Comme tous mes collègues maires je suis confrontée à des budgets serrés et dans l’obligation de faire des choix qui ne plaisent pas forcément à tout le monde. Il y a donc des récriminations de la part des habitants, des élus, des agents mais comme je l’ai dit je suis adepte du verre à moitié plein, je préfère aller de l’avant et non ressasser ces récriminations.

Avez-vous été conviée par Emmanuel Macron à vous rendre à l’Elysée ?

Non et je n’en fais pas une maladie de même que je ne suis pas choquée par la non-venue du président de la République au congrès. Il l’avait promis, oui, c’était il y a un an mais depuis… Il est très occupé, à l’international où il se passe tellement de choses. Le président de la République aurait envoyé une lettre de quatre pages à chacun des 36 000 maires de France mais elle n’est pas encore arrivée à Fleury-Les Aubrais.

Par contre je suis conviée demain par la ministre de la Santé avec 14 autres maires pour discuter du plan santé 2022. J’ose espérer qu’elle va nous écouter et  tenir compte de ce que nous souhaitons pour l’offre sante de notre pays. Avant je me serai rendue  à l’Assemblée pour parler  avec Philippe Vigier (Eure-et-Loir) qui préside le groupe  «  Libertés et Territoires ». Territoires ce n’est pas pour rien.

Beaucoup de maires surtout ruraux redoutent les métropoles et les villes centre qui auraient tendance à se servir en priorité au détriment de leur périphérie.
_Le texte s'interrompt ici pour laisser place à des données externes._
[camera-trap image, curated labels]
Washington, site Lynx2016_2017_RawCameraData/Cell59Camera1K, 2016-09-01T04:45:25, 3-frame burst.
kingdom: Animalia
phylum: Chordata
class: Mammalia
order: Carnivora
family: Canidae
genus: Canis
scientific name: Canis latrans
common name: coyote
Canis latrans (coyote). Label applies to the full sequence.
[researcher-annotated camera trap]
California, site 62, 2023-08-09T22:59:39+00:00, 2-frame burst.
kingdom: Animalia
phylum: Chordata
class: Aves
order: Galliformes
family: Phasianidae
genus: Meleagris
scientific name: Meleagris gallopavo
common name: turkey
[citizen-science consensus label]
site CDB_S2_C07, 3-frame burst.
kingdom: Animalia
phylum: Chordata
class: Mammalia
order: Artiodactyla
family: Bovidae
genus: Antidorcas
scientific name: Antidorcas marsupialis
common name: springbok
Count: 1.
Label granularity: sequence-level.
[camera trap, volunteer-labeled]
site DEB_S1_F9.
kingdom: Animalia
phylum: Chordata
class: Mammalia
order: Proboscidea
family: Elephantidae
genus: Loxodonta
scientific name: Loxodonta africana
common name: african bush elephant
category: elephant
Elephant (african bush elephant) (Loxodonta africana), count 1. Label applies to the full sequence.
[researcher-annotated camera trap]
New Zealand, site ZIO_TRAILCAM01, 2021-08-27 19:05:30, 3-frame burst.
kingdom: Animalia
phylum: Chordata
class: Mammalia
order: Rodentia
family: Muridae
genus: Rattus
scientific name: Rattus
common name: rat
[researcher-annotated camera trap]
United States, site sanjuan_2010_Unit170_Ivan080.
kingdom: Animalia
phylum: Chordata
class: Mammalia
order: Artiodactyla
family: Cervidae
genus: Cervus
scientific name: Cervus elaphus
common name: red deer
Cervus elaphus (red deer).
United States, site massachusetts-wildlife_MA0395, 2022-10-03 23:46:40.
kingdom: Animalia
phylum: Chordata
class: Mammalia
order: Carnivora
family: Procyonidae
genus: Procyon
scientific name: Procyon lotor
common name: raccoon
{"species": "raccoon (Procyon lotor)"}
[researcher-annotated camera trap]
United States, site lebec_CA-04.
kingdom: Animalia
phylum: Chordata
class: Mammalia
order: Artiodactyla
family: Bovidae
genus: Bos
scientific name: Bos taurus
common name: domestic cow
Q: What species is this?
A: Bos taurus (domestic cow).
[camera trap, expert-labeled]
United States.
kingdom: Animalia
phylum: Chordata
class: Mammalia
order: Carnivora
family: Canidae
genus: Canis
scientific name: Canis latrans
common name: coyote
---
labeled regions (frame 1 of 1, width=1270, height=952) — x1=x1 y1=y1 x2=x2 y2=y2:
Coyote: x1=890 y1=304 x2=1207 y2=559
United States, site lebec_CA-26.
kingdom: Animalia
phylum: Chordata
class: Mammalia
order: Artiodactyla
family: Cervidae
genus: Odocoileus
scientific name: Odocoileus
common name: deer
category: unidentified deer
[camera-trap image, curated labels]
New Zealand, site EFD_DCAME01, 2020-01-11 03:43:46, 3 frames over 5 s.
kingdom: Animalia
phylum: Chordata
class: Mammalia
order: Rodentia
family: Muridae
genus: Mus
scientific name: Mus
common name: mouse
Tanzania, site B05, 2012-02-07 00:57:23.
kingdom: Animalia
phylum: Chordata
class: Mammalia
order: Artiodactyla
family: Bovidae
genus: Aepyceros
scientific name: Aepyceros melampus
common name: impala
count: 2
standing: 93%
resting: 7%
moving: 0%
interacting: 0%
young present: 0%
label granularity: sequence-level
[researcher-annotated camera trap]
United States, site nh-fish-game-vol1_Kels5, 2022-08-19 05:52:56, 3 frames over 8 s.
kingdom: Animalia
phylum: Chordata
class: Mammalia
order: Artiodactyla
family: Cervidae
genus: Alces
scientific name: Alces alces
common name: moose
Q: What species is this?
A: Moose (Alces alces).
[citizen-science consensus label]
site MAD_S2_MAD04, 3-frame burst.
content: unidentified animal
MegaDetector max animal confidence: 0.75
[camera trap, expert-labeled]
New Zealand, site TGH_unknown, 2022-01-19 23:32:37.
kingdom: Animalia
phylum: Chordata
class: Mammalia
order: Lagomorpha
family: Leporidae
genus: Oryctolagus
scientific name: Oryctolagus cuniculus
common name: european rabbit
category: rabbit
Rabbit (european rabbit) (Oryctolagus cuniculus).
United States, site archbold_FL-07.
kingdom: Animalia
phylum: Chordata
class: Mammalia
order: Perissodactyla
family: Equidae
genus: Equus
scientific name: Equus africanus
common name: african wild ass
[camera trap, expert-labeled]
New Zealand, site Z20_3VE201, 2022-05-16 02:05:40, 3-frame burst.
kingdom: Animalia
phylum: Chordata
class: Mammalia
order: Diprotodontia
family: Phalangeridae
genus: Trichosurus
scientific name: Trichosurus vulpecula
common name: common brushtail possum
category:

Qu’en pense la vice-présidente de la métropole que vous êtes ?

Je ne suis pas d’accord. Le territoire est un tout à aménager. Il doit bénéficier des grandes politiques auxquelles les métropoles travaillent avec les régions. Elles intègrent les bassins de vie sur l’ensemble du territoire, j’en veux pour exemple les transports et je regrette l’enterrement de première classe de la ligne Orléans-Châteauneuf. Non la métropole n’est pas la grande sœur qui mange tout. C’est une erreur de diviser le territoire. Si on laisse mourir les petites communes on va s’en mordre les doigts.